(Data records)
--- START ---
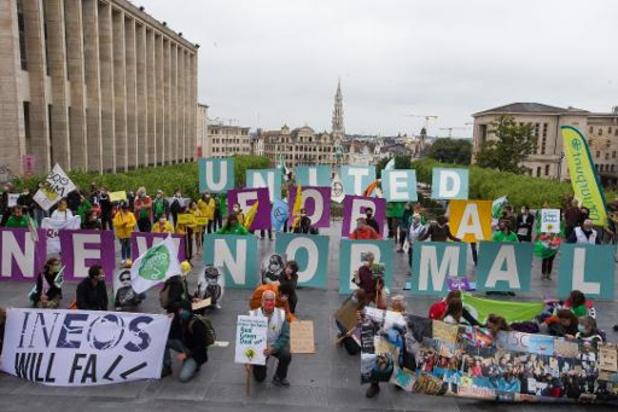 """Tientallen organisaties voeren actie in Brussel voor """"nieuw normaal"""""""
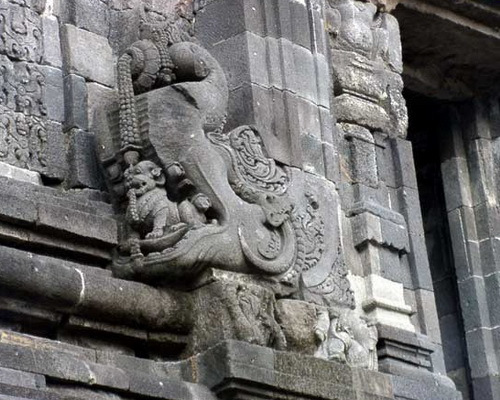 Tinuku.com Sewu temple complex, the largest Buddhist temple after Borobudur only 800 meters north of Prambanan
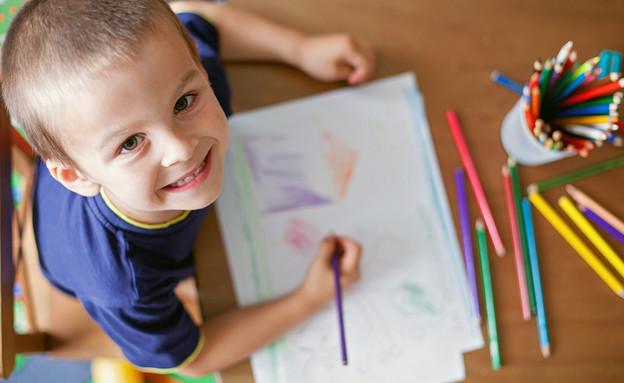 ילד מצייר (צילום: ShutterStock)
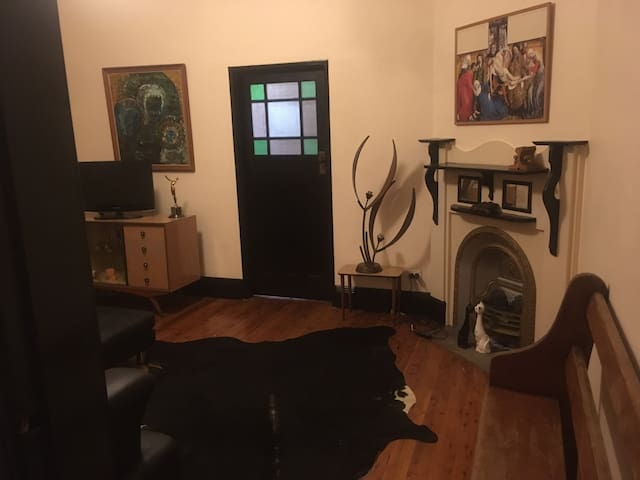 Edwardian House 8 MIN TRAIN TO CBD (NEAR STATION)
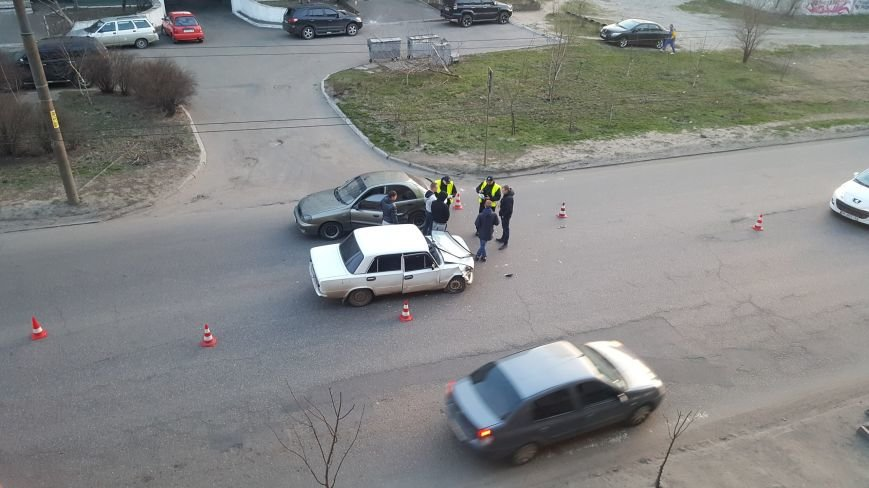 СЕЙЧАС! На левом берегу Днепра авария - движение затруднено (ФОТО), фото-1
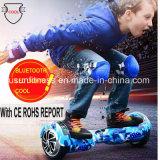 電気スクーターのバランスをとっている安い小型2つの車輪のスマートな自己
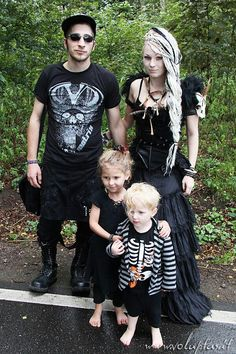 Goth family | I TOTALLY will dress up my kids Goth (if I have any)
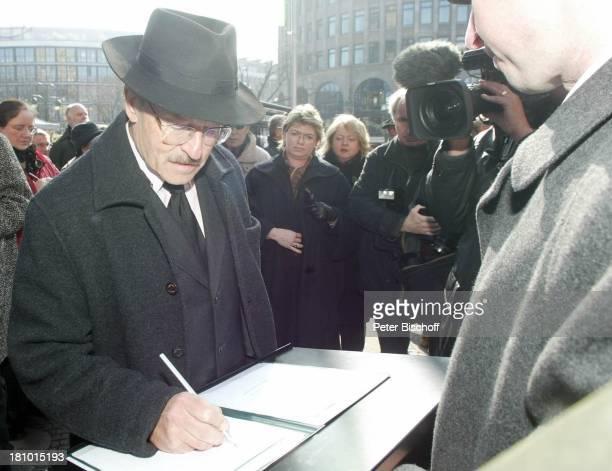 Volker Schlöndorff beim Eintrag ins Kondolenzbuch Trauerfeier für Horst Buchholz Trauergottesdienst KaiserWilhelmGedächtnisKirche Berlin Deutschland...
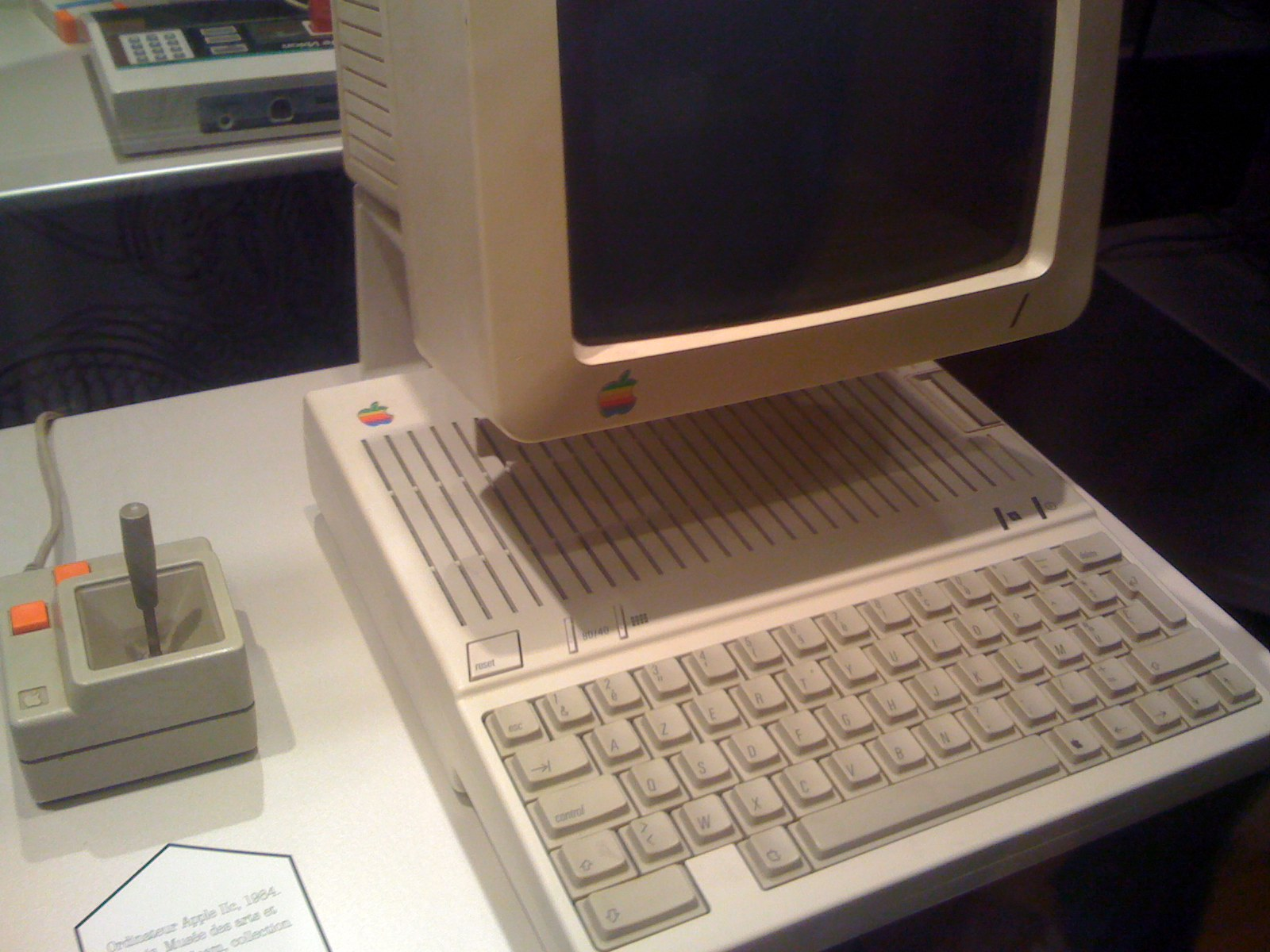 ordinateur_mac-1984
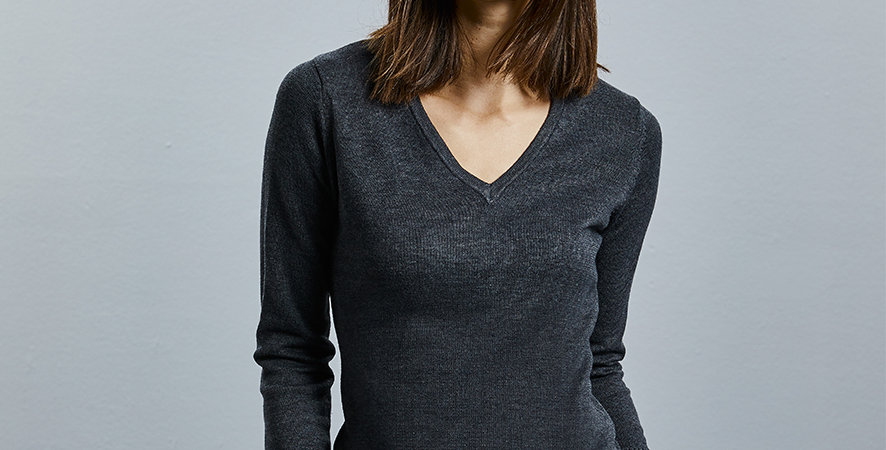 Russell Collection Ladies Cotton Acrylic V Neck Sweater 710F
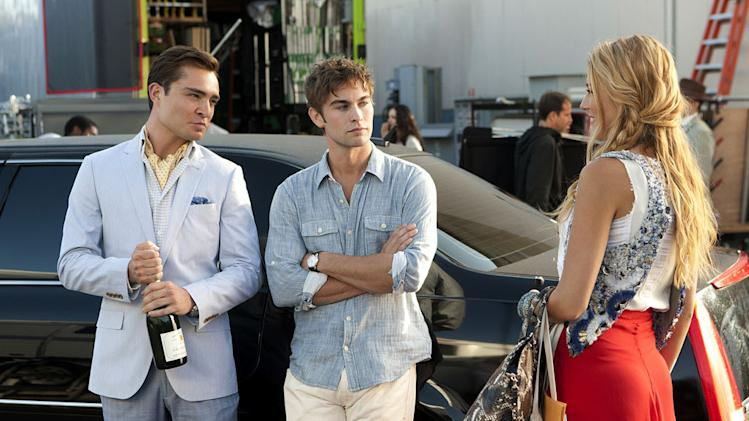"Ed Westwick as Chuck Bass, Chace Crawford as Nate Archibald, and Blake Lively as Serena van der Woodsen in the Season 5 premiere episode of ""Gossip Girl."""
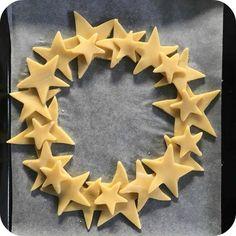 Shortbread wreath for Christmas - Weihnachten Xmas Food, Christmas Cooking, Christmas Desserts, Christmas Treats, Christmas Decorations, Christmas Recipes, Christmas Mood, Noel Christmas, Christmas And New Year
--- END ---
- _TASK PROMPT_
Your copy of the records above should be exact and contain no pictures.

- _RESPONSE FOR THIS EXERCISE_
 """Tientallen organisaties voeren actie in Brussel voor """"nieuw normaal"""""""
 Tinuku.com Sewu temple complex, the largest Buddhist temple after Borobudur only 800 meters north of Prambanan
 ילד מצייר (צילום: ShutterStock)
 Edwardian House 8 MIN TRAIN TO CBD (NEAR STATION)
 СЕЙЧАС! На левом берегу Днепра авария - движение затруднено (ФОТО), фото-1
 電気スクーターのバランスをとっている安い小型2つの車輪のスマートな自己
 Goth family | I TOTALLY will dress up my kids Goth (if I have any)
 Volker Schlöndorff beim Eintrag ins Kondolenzbuch Trauerfeier für Horst Buchholz Trauergottesdienst KaiserWilhelmGedächtnisKirche Berlin Deutschland...
 ordinateur_mac-1984
 Russell Collection Ladies Cotton Acrylic V Neck Sweater 710F
"Ed Westwick as Chuck Bass, Chace Crawford as Nate Archibald, and Blake Lively as Serena van der Woodsen in the Season 5 premiere episode of ""Gossip Girl."""
 Shortbread wreath for Christmas - Weihnachten Xmas Food, Christmas Cooking, Christmas Desserts, Christmas Treats, Christmas Decorations, Christmas Recipes, Christmas Mood, Noel Christmas, Christmas And New Year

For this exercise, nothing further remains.